=== Records for the task ===
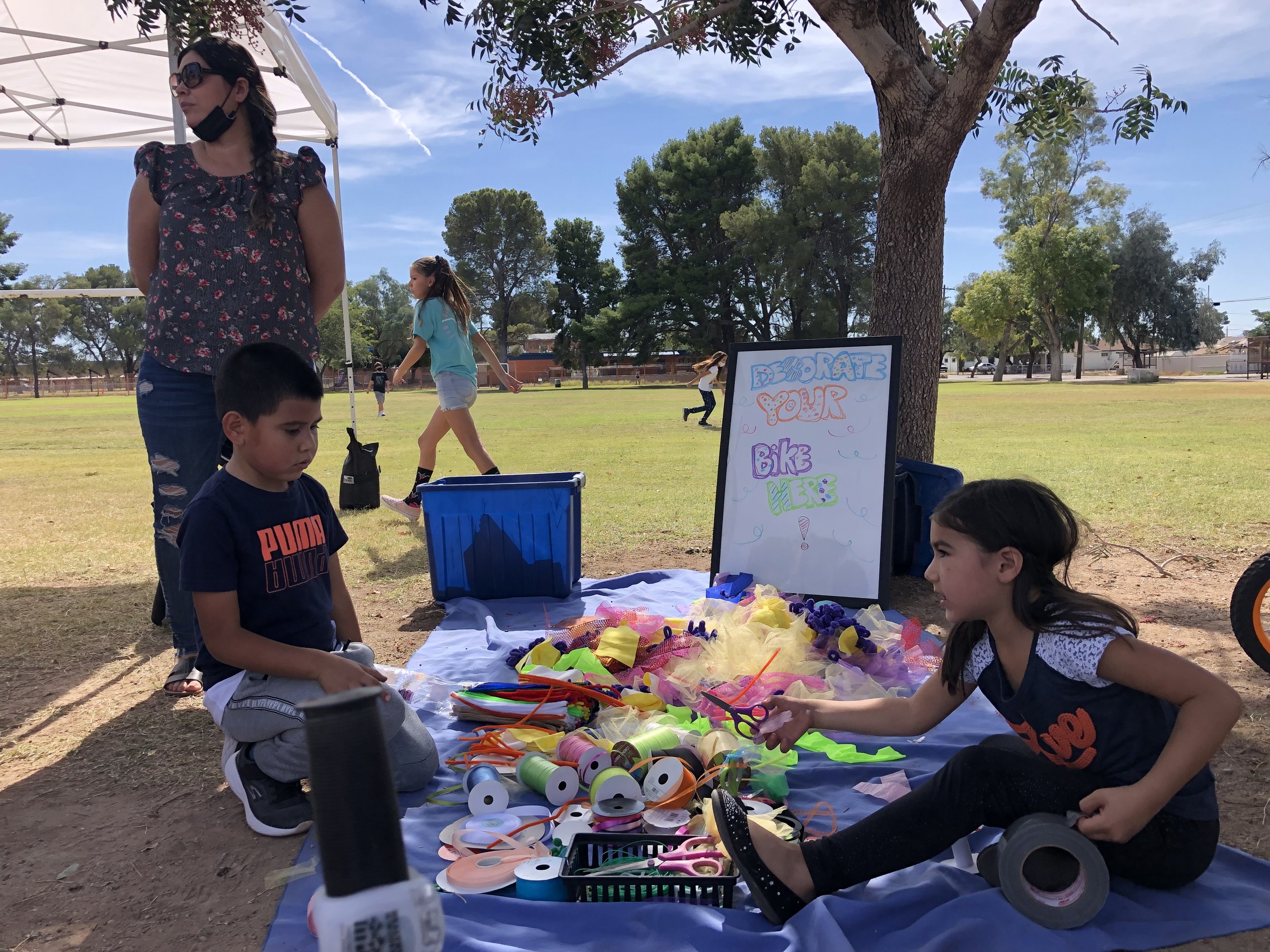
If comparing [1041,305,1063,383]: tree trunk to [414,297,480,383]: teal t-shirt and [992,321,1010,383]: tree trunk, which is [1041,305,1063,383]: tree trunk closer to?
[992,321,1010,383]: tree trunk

==

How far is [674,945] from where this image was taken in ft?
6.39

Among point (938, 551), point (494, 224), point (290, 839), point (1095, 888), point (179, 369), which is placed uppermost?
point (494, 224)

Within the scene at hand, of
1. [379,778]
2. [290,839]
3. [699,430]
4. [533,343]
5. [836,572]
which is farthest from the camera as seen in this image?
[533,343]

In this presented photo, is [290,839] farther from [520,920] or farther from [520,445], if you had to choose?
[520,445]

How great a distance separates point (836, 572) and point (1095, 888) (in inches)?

=== What to do ===
Rewrite everything from the line containing "Among point (938, 551), point" down to the line containing "How great a", putting "given photo" in place of "presented photo" and leaving all else unchanged. Give back only those lines.

=== Complete response ===
Among point (938, 551), point (494, 224), point (290, 839), point (1095, 888), point (179, 369), which is placed uppermost?
point (494, 224)

Within the scene at hand, of
1. [379,778]
2. [290,839]
3. [699,430]
4. [533,343]
5. [836,572]
which is farthest from the camera as seen in this image?
[533,343]

In this given photo, is [290,839] farther from [520,920] or farther from [520,445], if you had to choose?
[520,445]

How great a distance separates point (836, 572) and point (1095, 888) (in inches)?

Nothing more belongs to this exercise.